=== Written problem 1 ===
Answer these questions about the text on the leaked Labour draft manifesto.
(a) Which two services are named as ones that most of the British public favors renationalizing?
(b) Which country is pointed to as already having the kind of energy strategy described?
(c) Where would the profits of nationalized companies go, according to the text?

Whoever leaked the Labour Party draft manifesto obviously did it in order to try and damage the Labour Party as much as possible, but the plan has backfired because a lot of the policies it contains are exactly what the public want to see.
Renationalisation
Stuff like the renationalisation of the railways and Royal Mail are favoured by an overwhelming majority of the British public [source - YouGov]
Additionally only a minority of people who would argue against the plan to break up the profiteering energy companies in order to bring the natural monopolies of the transmission and distribution grids back into public ownership and establish at least one publicly owned energy company for each region. If this kind of energy strategy is good enough for Germany, why do we in the UK deserve less?
These policies obviously make sense because any profits the nationalised companies make would be reinvested in the nation, rather than siphoned off into private pockets.

=== Written problem 2 ===
Give the lines of the records from their start through the line that contains "2225 millimetres", both ends included, as a JSON list of strings with one string per line and blank lines left out. Leave the pictures out of the answer.

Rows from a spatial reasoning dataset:
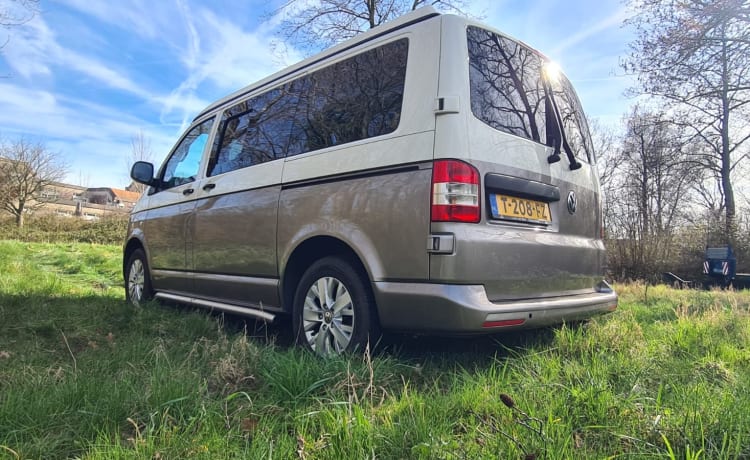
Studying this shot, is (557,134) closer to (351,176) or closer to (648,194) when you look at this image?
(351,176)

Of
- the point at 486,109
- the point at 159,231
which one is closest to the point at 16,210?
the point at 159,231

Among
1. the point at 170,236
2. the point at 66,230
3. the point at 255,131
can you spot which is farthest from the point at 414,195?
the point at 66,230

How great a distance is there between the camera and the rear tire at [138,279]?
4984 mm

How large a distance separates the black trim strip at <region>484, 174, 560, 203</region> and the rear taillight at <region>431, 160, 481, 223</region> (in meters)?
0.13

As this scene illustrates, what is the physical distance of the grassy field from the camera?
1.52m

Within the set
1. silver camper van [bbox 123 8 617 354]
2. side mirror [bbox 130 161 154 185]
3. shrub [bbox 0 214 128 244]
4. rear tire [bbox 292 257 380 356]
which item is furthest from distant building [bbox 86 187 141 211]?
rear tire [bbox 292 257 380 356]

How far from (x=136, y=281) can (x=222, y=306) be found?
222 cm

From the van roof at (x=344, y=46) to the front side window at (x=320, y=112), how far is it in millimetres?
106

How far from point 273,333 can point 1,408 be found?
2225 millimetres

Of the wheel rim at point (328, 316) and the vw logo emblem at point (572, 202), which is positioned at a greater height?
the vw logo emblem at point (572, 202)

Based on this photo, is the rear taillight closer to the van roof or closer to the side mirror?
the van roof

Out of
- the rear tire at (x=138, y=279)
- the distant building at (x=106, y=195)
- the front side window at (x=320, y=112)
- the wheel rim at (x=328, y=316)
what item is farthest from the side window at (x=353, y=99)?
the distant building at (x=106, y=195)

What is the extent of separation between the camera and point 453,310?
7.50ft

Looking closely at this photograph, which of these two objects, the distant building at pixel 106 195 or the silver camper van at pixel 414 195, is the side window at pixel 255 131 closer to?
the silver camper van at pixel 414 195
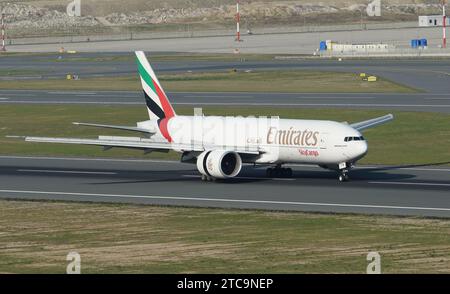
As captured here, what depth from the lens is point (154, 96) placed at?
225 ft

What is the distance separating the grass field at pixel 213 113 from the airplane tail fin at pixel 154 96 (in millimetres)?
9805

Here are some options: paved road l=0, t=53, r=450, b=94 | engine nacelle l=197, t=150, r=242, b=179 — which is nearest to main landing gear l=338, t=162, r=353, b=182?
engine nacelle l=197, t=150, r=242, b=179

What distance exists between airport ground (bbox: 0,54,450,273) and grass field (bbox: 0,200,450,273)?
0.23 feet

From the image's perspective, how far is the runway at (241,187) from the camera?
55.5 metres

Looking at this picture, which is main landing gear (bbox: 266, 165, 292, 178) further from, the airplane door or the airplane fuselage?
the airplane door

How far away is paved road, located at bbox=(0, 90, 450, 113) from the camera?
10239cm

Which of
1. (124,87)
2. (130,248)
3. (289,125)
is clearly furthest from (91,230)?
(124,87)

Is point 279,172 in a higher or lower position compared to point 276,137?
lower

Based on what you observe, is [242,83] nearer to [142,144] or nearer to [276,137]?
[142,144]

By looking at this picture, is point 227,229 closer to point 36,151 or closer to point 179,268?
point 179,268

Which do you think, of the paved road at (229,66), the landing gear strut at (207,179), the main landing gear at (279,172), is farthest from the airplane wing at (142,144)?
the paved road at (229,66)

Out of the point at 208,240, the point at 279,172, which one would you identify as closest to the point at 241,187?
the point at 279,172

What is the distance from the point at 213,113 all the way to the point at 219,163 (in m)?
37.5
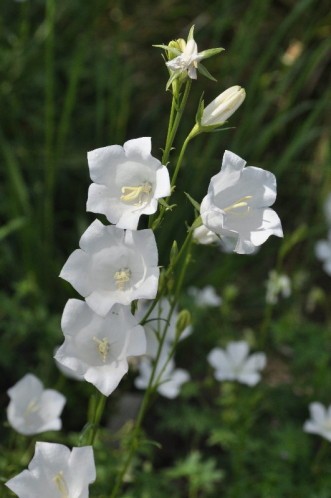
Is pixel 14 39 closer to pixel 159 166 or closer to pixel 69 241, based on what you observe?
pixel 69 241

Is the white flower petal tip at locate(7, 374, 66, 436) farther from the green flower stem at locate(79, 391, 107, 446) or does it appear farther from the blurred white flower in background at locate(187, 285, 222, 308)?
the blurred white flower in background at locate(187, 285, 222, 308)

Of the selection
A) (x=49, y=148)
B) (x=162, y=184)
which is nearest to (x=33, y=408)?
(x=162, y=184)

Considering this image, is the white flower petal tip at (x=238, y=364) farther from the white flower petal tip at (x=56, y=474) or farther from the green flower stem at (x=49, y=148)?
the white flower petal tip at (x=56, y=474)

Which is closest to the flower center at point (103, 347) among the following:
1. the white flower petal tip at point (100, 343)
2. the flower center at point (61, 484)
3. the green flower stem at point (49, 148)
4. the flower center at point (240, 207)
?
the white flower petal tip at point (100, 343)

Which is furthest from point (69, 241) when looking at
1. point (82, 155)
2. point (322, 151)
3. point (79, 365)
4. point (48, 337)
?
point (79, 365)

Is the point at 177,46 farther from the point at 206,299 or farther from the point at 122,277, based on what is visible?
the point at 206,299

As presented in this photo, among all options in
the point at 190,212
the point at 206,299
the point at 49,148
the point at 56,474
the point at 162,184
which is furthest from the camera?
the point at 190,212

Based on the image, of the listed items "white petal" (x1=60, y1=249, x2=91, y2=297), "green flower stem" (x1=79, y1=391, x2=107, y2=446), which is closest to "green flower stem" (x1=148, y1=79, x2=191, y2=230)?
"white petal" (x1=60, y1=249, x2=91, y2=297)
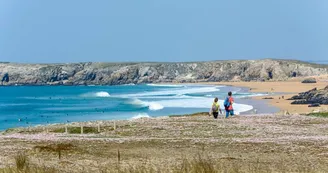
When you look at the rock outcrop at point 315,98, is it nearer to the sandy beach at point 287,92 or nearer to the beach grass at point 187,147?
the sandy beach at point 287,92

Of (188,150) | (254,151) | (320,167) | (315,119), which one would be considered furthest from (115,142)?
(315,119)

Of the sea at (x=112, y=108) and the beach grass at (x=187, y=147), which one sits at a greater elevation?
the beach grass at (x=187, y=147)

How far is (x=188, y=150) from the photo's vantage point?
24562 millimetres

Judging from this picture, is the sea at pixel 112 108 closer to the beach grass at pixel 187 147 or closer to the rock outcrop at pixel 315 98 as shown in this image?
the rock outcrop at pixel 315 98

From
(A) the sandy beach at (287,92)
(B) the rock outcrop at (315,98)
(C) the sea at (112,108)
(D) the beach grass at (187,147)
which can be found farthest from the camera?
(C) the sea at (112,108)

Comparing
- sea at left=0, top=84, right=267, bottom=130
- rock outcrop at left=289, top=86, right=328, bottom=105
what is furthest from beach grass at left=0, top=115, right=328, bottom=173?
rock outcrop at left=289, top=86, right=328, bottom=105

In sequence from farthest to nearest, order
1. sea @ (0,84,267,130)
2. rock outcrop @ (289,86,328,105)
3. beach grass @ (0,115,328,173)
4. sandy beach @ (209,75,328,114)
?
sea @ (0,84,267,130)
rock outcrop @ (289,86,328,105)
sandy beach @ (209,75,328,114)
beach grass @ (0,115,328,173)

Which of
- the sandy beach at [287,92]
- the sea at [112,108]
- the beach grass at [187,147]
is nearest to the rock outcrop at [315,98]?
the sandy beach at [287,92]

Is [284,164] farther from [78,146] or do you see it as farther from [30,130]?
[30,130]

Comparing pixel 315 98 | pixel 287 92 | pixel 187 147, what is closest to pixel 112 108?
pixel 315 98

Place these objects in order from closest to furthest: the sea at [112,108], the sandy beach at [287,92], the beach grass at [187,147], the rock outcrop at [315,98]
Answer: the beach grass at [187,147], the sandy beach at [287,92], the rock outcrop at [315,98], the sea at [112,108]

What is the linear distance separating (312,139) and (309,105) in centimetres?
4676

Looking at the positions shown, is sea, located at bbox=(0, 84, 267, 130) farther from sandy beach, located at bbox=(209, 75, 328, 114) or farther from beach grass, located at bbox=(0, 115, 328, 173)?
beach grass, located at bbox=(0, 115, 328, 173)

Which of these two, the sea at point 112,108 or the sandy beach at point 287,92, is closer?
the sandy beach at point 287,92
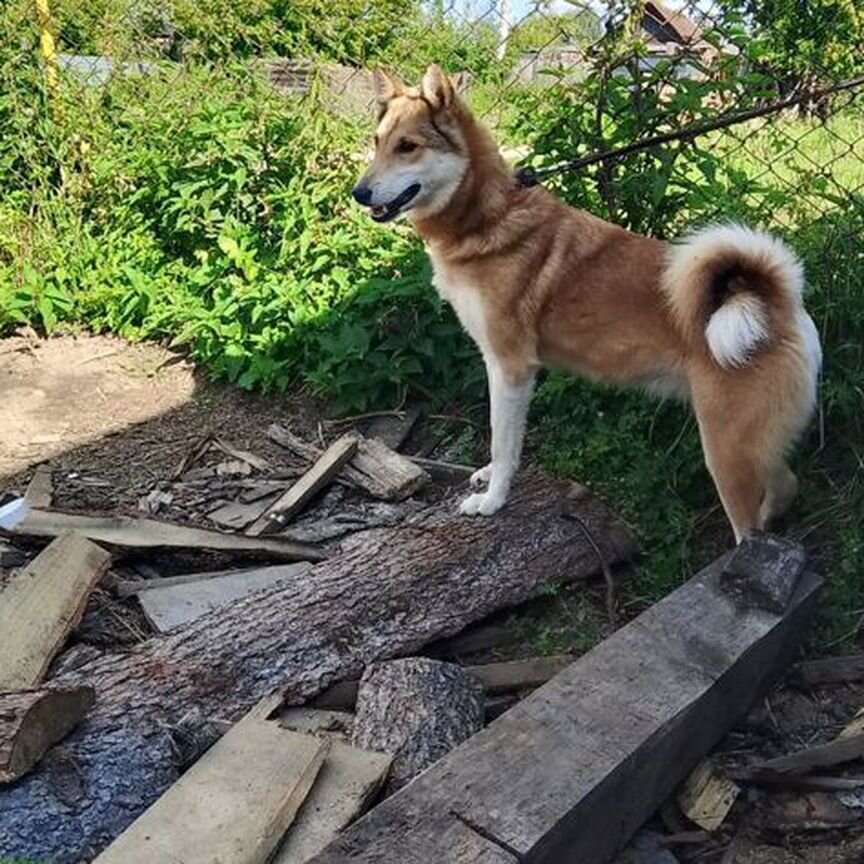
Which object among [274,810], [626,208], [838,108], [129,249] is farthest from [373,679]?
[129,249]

=== Complete answer 1 ===
(a) The railways and Royal Mail.
(b) Germany.
(c) They would be reinvested in the nation rather than siphoned off into private pockets.

=== Complete answer 2 ===
[
  "Studying this shot, is (557,134) closer to (351,176) or closer to (648,194) when you look at this image?",
  "(351,176)",
  "Of",
  "- the point at 486,109",
  "- the point at 159,231",
  "which one is closest to the point at 16,210?",
  "the point at 159,231",
  "Among",
  "1. the point at 170,236",
  "2. the point at 66,230",
  "3. the point at 255,131",
  "can you spot which is farthest from the point at 414,195?",
  "the point at 66,230",
  "How great a distance is there between the camera and the rear tire at [138,279]?",
  "4984 mm",
  "How large a distance separates the black trim strip at <region>484, 174, 560, 203</region> and the rear taillight at <region>431, 160, 481, 223</region> (in meters)?",
  "0.13",
  "As this scene illustrates, what is the physical distance of the grassy field from the camera?",
  "1.52m",
  "Within the set",
  "1. silver camper van [bbox 123 8 617 354]",
  "2. side mirror [bbox 130 161 154 185]",
  "3. shrub [bbox 0 214 128 244]",
  "4. rear tire [bbox 292 257 380 356]",
  "which item is furthest from distant building [bbox 86 187 141 211]?",
  "rear tire [bbox 292 257 380 356]",
  "How far from (x=136, y=281) can (x=222, y=306) be found?",
  "222 cm",
  "From the van roof at (x=344, y=46) to the front side window at (x=320, y=112), how far is it in millimetres?",
  "106",
  "How far from point 273,333 can point 1,408 be found?",
  "2225 millimetres"
]